Aim: Copy the data below verbatim, from the line containing "Which one from" through the end.

Excerpts from a spatial dataset
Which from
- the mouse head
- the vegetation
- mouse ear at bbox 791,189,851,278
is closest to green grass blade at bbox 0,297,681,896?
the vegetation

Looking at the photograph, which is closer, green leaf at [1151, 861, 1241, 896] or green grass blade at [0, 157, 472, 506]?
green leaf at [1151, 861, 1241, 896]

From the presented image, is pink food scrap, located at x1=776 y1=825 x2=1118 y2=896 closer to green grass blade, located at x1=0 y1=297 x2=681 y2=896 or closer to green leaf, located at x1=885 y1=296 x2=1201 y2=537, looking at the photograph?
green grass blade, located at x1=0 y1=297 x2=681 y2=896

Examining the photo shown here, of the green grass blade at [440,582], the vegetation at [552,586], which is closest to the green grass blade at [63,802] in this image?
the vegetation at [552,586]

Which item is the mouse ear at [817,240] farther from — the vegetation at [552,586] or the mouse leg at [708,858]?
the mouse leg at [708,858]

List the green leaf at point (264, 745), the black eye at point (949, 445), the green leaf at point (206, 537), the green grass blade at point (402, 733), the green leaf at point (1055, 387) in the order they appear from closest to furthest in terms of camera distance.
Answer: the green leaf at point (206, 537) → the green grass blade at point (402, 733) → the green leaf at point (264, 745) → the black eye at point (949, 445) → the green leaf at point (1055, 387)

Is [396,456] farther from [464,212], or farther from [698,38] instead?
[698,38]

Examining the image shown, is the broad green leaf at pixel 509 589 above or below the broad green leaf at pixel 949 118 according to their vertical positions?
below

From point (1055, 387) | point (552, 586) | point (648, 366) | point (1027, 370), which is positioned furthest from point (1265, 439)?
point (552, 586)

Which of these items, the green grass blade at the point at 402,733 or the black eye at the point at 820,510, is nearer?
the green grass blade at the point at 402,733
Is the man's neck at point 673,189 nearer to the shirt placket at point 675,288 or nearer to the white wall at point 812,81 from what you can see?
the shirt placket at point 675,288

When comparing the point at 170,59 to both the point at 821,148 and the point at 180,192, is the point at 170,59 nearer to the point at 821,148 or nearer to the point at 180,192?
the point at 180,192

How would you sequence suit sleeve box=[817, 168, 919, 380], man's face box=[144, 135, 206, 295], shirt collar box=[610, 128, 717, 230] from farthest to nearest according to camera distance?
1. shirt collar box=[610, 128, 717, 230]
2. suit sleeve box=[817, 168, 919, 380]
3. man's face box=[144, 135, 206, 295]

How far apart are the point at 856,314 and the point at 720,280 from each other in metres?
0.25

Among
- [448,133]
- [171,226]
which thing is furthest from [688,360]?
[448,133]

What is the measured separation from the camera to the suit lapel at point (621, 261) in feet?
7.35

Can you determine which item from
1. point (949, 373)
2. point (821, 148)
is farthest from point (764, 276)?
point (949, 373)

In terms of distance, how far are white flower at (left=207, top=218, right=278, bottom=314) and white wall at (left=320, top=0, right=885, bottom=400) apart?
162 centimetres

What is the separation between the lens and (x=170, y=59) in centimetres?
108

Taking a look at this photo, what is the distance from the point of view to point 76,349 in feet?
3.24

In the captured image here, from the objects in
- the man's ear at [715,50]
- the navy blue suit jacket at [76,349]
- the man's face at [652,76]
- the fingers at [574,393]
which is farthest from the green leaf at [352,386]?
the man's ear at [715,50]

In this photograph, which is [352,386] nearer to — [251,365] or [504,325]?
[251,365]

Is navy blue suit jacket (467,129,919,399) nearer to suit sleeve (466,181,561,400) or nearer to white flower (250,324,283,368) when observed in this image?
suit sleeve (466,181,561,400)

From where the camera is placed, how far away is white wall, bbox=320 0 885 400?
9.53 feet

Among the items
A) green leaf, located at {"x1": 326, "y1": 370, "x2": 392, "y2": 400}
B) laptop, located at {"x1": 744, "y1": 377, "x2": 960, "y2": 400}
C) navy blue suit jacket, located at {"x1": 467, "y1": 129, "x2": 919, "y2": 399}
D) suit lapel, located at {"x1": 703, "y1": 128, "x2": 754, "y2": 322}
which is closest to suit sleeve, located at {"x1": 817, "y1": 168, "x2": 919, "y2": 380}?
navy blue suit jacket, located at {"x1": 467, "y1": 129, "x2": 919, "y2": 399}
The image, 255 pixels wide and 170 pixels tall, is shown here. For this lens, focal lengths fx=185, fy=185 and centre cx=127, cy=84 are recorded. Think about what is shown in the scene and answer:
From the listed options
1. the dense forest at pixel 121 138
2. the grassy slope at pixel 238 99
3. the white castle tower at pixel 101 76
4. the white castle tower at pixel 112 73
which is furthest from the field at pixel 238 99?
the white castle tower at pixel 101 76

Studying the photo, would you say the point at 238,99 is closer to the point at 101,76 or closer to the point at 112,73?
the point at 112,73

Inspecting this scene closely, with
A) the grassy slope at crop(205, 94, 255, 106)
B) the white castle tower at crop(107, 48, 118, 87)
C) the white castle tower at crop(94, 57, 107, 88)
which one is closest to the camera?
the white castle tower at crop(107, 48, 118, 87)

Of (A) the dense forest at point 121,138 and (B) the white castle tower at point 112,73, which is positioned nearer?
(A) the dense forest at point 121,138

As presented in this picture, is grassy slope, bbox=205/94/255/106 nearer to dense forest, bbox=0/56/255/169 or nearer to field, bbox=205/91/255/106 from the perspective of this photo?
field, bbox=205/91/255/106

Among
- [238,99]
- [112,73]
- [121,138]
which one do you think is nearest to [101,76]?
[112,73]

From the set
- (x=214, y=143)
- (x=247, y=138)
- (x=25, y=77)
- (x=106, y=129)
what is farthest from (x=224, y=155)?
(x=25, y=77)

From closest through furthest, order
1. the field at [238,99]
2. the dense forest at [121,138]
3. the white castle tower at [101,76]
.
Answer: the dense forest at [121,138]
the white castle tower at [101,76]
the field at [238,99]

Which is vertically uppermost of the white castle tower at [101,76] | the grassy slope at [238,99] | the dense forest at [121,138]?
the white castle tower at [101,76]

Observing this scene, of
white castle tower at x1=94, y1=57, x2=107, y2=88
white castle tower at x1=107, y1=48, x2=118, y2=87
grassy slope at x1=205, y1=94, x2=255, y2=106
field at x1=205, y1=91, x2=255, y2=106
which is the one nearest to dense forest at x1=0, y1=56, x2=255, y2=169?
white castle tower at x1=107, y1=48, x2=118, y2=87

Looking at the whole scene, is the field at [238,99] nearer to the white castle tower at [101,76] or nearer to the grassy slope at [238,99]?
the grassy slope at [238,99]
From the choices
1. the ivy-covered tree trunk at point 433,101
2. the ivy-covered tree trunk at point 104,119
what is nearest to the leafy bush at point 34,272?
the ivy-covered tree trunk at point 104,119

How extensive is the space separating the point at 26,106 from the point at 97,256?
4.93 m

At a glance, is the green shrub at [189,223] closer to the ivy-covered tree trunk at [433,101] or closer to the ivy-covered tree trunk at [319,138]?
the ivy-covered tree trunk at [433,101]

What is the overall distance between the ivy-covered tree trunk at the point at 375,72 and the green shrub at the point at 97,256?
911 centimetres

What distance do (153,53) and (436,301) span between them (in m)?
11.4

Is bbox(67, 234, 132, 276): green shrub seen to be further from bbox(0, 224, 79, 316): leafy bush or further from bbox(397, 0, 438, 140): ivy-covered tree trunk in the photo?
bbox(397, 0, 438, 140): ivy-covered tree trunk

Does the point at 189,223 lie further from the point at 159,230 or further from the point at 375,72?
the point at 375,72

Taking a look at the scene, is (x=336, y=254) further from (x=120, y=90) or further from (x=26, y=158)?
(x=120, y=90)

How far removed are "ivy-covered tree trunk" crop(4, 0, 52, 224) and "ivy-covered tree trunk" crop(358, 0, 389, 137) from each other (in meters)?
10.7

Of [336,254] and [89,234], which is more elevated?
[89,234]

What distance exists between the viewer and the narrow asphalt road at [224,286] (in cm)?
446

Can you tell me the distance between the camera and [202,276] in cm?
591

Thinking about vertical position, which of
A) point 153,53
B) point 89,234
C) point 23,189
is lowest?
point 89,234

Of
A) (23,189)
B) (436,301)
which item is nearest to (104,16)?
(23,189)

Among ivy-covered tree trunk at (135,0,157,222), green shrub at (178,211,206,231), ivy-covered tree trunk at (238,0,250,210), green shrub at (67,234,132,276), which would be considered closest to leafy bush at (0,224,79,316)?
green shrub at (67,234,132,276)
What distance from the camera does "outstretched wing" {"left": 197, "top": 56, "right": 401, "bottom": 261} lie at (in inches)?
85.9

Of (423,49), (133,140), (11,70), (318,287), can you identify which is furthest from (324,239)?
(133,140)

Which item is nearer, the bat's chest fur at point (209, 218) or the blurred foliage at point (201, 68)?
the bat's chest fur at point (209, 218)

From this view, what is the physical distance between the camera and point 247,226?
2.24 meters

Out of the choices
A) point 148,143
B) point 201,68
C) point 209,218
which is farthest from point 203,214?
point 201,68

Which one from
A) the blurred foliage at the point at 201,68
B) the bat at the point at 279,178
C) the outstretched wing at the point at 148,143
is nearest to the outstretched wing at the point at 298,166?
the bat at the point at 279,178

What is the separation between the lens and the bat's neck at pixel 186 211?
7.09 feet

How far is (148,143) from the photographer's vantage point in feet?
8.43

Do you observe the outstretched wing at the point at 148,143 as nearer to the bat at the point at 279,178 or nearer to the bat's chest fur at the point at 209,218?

Written response:
Which one from
A) the blurred foliage at the point at 201,68
B) the bat at the point at 279,178
C) the outstretched wing at the point at 148,143
is nearest to the outstretched wing at the point at 298,166?
the bat at the point at 279,178

What is the separation between the lens and the bat's neck at pixel 186 211?
7.09 feet

How far is (148,143) from the photographer's vantage point in feet?
8.43

Do you observe the outstretched wing at the point at 148,143 as nearer to the bat at the point at 279,178 or nearer to the bat's chest fur at the point at 209,218?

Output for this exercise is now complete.